Given the importance of NumPy in the scientific Python ecosystem – the majority of scientific libraries and applications depends on it -, I consider its lack of stability alarming. I would much prefer the NumPy developers to adopt the attitude to change taken by the Python language itself: accumulate ideas for incompatible changes, and apply them in a new version that is clearly labelled and announced as incompatible. Everyone in the Python community knows that there are important differences between Python 2 and Python 3. There’s a good chance that a scientist publishing a Python script will clearly say if it’s for Python 2 or Python 3, but even if not, the answer is often evident from looking at the code, because at least some of the many differences will be visible.
As for my initial question for which scientific uses today’s Python ecosystem can still be recommended, I hesitate to provide an answer.

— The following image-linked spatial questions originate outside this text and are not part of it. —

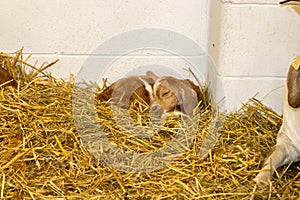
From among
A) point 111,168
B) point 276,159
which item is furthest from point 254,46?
point 111,168

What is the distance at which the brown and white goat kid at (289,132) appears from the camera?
2.20 meters

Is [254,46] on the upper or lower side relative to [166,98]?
upper

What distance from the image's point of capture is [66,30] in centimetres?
297

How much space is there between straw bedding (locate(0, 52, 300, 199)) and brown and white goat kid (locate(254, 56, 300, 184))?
48 millimetres

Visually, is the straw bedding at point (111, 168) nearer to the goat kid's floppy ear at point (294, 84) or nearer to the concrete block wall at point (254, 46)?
the concrete block wall at point (254, 46)

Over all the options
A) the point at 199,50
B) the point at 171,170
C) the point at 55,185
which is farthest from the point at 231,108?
the point at 55,185

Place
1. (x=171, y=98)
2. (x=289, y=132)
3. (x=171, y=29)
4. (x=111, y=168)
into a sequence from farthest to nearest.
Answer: (x=171, y=29)
(x=171, y=98)
(x=289, y=132)
(x=111, y=168)

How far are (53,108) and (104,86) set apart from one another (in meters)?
0.53

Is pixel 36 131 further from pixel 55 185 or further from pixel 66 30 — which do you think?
pixel 66 30

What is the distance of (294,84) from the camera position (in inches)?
87.0

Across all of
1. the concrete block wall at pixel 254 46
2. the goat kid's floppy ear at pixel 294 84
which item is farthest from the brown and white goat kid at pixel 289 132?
the concrete block wall at pixel 254 46

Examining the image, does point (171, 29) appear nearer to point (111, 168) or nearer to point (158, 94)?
point (158, 94)

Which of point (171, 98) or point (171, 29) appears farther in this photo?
point (171, 29)

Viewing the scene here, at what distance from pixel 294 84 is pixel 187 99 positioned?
1.96ft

Today’s scientific Python ecosystem is not stable enough for use in small-scale science, in my opinion, although it remains an excellent choice for big communities that can somehow find the resources to maintain their code. What makes me hesitate to recommend not using Python is that there is no better alternative. The only widely used scientific programming language that can be considered stable, but anyone who has used Python is unlikely to be willing to switch to an environment with tedious edit-compile-run cycles.
One possible solution would be a long-time-support version of the core libraries of the Python ecosystem, maintained without any functional change by a separate development team. But that development team has be created and funded. Any volunteers?